Sezar’ın hakkı!

Haberin Devamı

SORU: Hikâyeyi bilirsiniz: Hz. İsa’yı denemek için O’na, “Romalılara vergi vermek caiz midir?” diye sorarlar (Matt: 22.17). Hz. İsa kendisine sorulan sorunun amacını bildiği için onlara “Vergi ödediğiniz parayı bana gösterin” der. Kendisine gösterilen dinarın üzerindeki resme bakarak, “Bu resim kimin?” diye sorar. “Resim Sezar’ındır” cevabını alınca, İsa “Sezar’ın hakkını Sezar’a, Tanrı’nın hakkını da Tanrı’ya verin” diye cevap verir. Hz. İsa, bu sözleriyle daha sonraki yıllarda Hıristiyan dünyasının temel prensiplerinden olmuş bir kuralı da ortaya koymuştur: Tanrı’yı ve devleti birbirinden ayırmıştır. Bu iki otorite yani Tanrı ve Sezar (devlet), farklı konularla ve farklı kanunlarla çalışırlar. Dinin ve devletin birbirinden ayrı olduğu ve 2 bin yıl önce konulmuş olan bu kural maalesef Müslüman dünyasında mevcut değildir. Kutsal ve sürekli olanla (Tanrı) geçici olanın (insan) kurallarının, bizzat insanın gelişmesi için birbirinden ayrı olması gerekir. Çünkü insanoğlu geçicidir. Bu sebeple insanoğlunun tabi olduğu kuralların da zamana göre değişip gelişmesi, bizzat insanın gelişmesi için gereklidir. Dolayısıyla toplum düzenini korumak için 1400 yıl önce, o zamanın şartlarına göre yapılmış olan kuralların dünya durdukça geçerli olacağını düşünmek insan yapısına ve Tanrı anlayışına da aykırıdır. Çünkü Tanrı’ya bilgiyle ulaşılır. Bu konudaki görüşlerinizi açıklamanız bizler için çok faydalı olacaktır. (İbrahim T. Tüzün/New York)

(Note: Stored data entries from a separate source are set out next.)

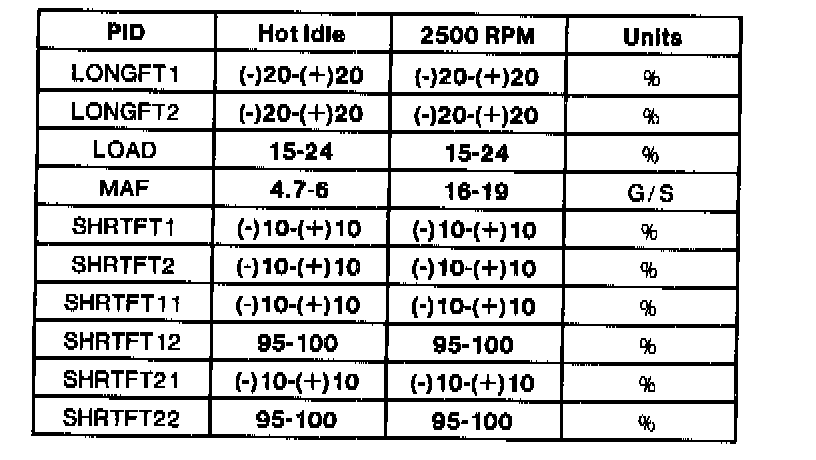 | PID | Hot Idle | 2500 RPM | Units |
|---|---|---|---|
| LONGFT1 | (-)20-(+)20 | (-)20-(+)20 | % |
| LONGFT2 | (-)20-(+)20 | (-)20-(+)20 | % |
| LOAD | 15-24 | 15-24 | % |
| MAF | 4.7-6 | 16-19 | G/S |
| SHRTFT1 | (-)10-(+)10 | (-)10-(+)10 | % |
| SHRTFT2 | (-)10-(+)10 | (-)10-(+)10 | % |
| SHRTFT11 | (-)10-(+)10 | (-)10-(+)10 | % |
| SHRTFT12 | 95-100 | 95-100 | % |
| SHRTFT21 | (-)10-(+)10 | (-)10-(+)10 | % |
| SHRTFT22 | 95-100 | 95-100 | % |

Bedeni ruhtan ayıramazssınız

CEVAP: Evet, Hıristiyanlık için dediğiniz doğrudur. Hıristiyanlığın dünyaya ilişkin düzenleyici hukuk kuralları pek yoktur. Ama İsa zamanında Hıristiyanlar hukuk düzeni olarak Tevrat yasalarını kabul etmişlerdir. Çünkü bizzat İsa kendisinin, kitabı kaldırmak üzere değil uygulamak üzere geldiğini vurgulamıştır. Yani Hz. İsa, yeni bir din koyucu değil, önceki dinin kurallarını, dinin ruhuna uygun olarak uygulayıcı bir din bilgini rolünde görünmektedir. Hz. İsa’nın o sözünden de din ve dünya ayrılığı anlamı çıkmaz. Zira aleyhtarları İsa’yı devlet aleyhinde bir terörist gibi göstermeye ve onu yakalatıp mahkûm etmeye çalışıyorlardı. Soru da öyle masum bir soru değildi. Hz. İsa, o soruyu soranın amacını bildiği için devlet aleyhinde olmadığını kaydetmek üzere kendisinin insanları Hakk’a çağırmaya çalıştığını belirtmek istemiştir. Ama İslâm; ruh-madde, fizik-metafizik, dünya-ahiret bütünlüğü içinde dini sunmaktadır. Bedeni ruhtan veya ruhu bedenden ayıramazsınız. Kur’ân’da Allah’a yönelmeye, ibadete, namaza, oruca ilişkin hükümler yanında pekâlâ zina edene, hırsızlık edene, düzeni bozana, katile, caniye cezalar da belirlenmiştir. Hz. Peygamber, Tanrı elçiliği yanında kurduğu devletin de başkanı, yöneticisidir. Bu gerçeği nasıl göz ardı edeceksiniz? 1400 yıllık bir zaman aralığında kocaman bir İslâm hukuku oluşturulmuştur.